Perhaps as planned, the lingering public image thus far of Donald Trump’s trial in New York City on charges that he falsified business documents may be his daily diatribes from behind metal bike racks to assembled television cameras.
But another image, less familiar because of courtroom restrictions on photography, will also remain for some: a peaceful, 77-year-old Trump, eyes closed serenely, silently napping as his legal fate is argued around him.
Though Trump has made President Joe Biden’s stamina a staple of his presidential campaign attacks, Republicans on Capitol Hill told HuffPost they don’t have any similar qualms about Trump, even as he’s slept through much of a criminal trial where each of the 34 felony counts against him could in theory result in at least a year in prison. The trial is nearing its end this week, with closing arguments set to begin Tuesday.
“Donald Trump runs on motor oil, by the way. He runs on motor oil. He’s a machine,” Rep. Troy Nehls (R-Texas) told HuffPost when asked about the significance of the naps.
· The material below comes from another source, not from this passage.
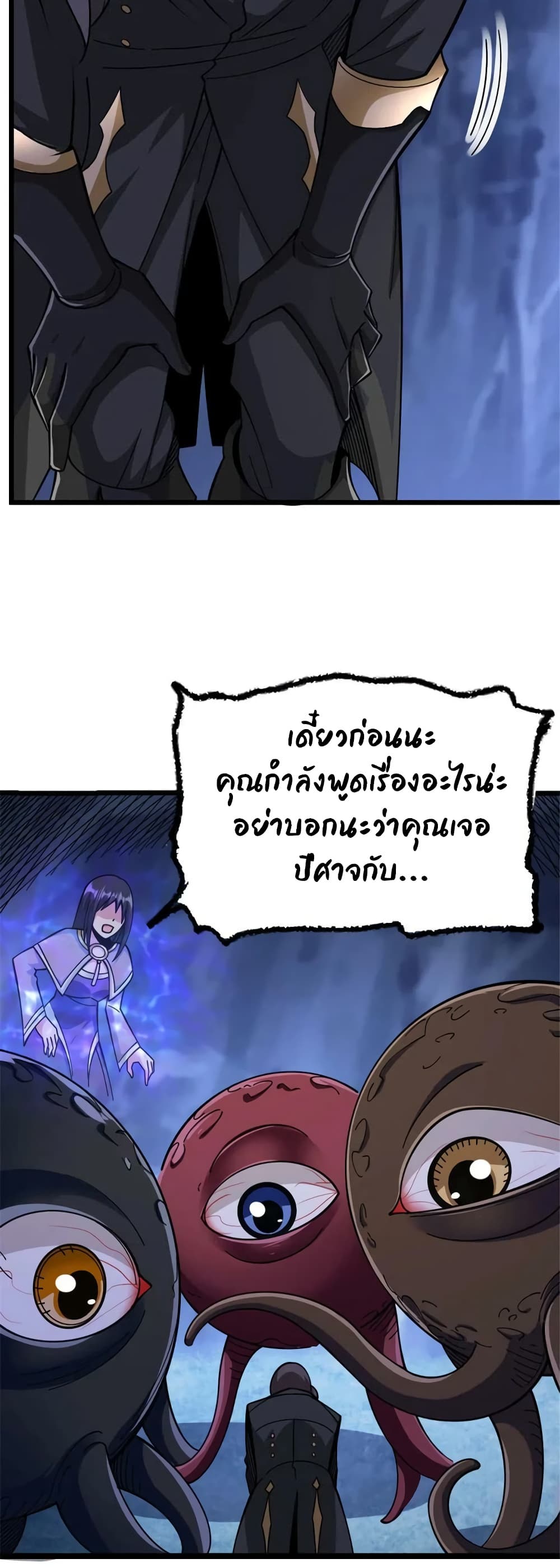 Manga-lc-com อ่านมังงะ อ่านการ์ตูน ออนไลน์ ฟรี Release That Witch ตอนที่ 1 2 3 4 5 6 7 8 9 10 11 12 13 14 ฟรี ไม่มีโฆษณา Manga-lc - อ่าน มังงะ อ่าน การ์ตูน ออนไลน์ อ่านมังงะ ฟรี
“We ought to be talking about Sleepy Joe,” Nehls said, using one of Trump’s favored monikers for Biden.
“It’s not even close between Trump and Biden,” said Sen. Rick Scott (R-Fla.), who recently announced his desire to become the next Republican leader in the Senate, a bid that could be buoyed by his closeness to Trump.
“No sane person in this country is going to vote for Biden,” Scott said.
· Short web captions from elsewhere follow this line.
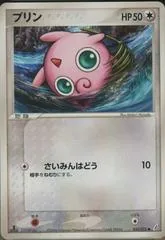Jigglypuff [1st Edition] #51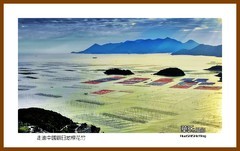 走进中国观日地标花竹—2022南行慢游（福建190）宁德市霞浦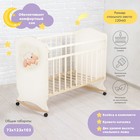 Детская кровать «Мишка на луне» на колёсах или качалке, бежевая - Фото 1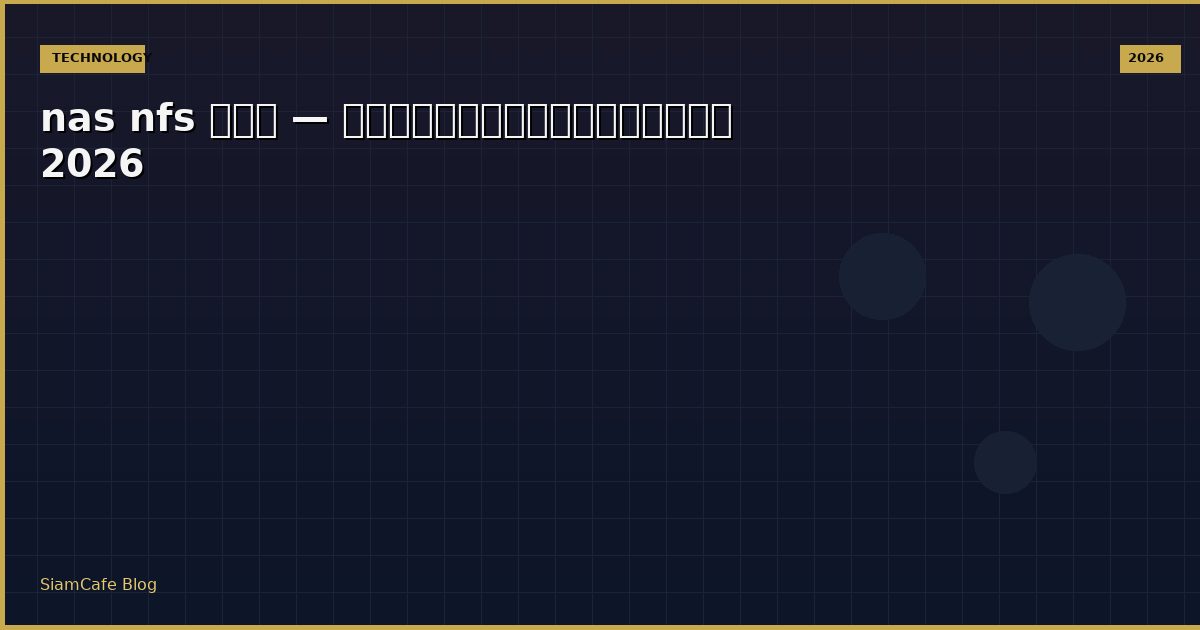nas nfs คือ — คู่มือฉบับสมบูรณ์ 2026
None of the Republicans queried brought up Trump’s defense of his apparent napping: that he wasn’t actually asleep at all.
“I simply close my beautiful blue eyes, sometimes, listen intensely, and take it ALL in!!!” Trump posted on his social media site in an apparent response to the accounts of him nodding off.
The reports of Trump’s snoozing have been catnip for Democrats.
Rep. Robert Garcia (R-Calif.), at the infamous committee meeting where Rep. Jasmine Crockett (D-Texas) and Rep. Marjorie Taylor Greene (R-Ga.) got into a heated argument, displayed a blown-up picture of Trump with his eyes closed as he recounted the various times Trump had been reported as sleeping at the trial.
“I bring this up because it’s Donald Trump that’s asleep, and it’s hurting and dividing our country,” not Biden, Garcia said.
The photo Garcia used during the hearing was not from inside the courtroom, Garcia told HuffPost, explaining his staff found the shot of Trump with his eyes closed at some other moment.
But there is a photo of Trump resting his eyes during the trial, captured on May 16 by a press pool photographer for the trial and distributed by The Associated Press.
Trump was also captured by a courtroom sketch artist with his eyes closed during jury selection for the trial.
“It’s hypocrisy,” Garcia said Thursday. “Someone that actually can’t stay awake when he’s in a criminal hearing and the president is out there doing a bunch of things, campaigning hard.”
Some Republicans acknowledged Trump was indeed asleep but said it didn’t matter because trials are boring.
“We have a courtroom that is the most depressing thing I’ve ever been in,” Sen. Tommy Tuberville (R-Ala.) told reporters outside the Manhattan courthouse on May 13. “Mental anguish is trying to be pushed on the Republican candidate for the president of the United States.”
Rep. Tim Burchett (R-Tenn.) told HuffPost that Trump may be tired because he gets up early and “goes pretty hard.”
“I really don’t have a problem with all that. You sit in there long enough, anybody — just the mundane nature of a case, just dividing sentences up, what was said, who said it ― it just gets old,” Burchett said.
“Sleeping? Anybody would do that. It’s like watching paint dry,” said Rep. Ralph Norman (R-S.C.), who, like Scott, Nehls and Tuberville, made the trip up to New York City to show public solidarity with the presumed Republican presidential nominee.
“It’s the most unfair trial and the most boring trial and Trump has every right to go to sleep,” Norman said.
Burchett said the circumstances of Trump’s dozing should not be held against him, noting he himself had fallen asleep in church.
“And that decides my soul,” he said.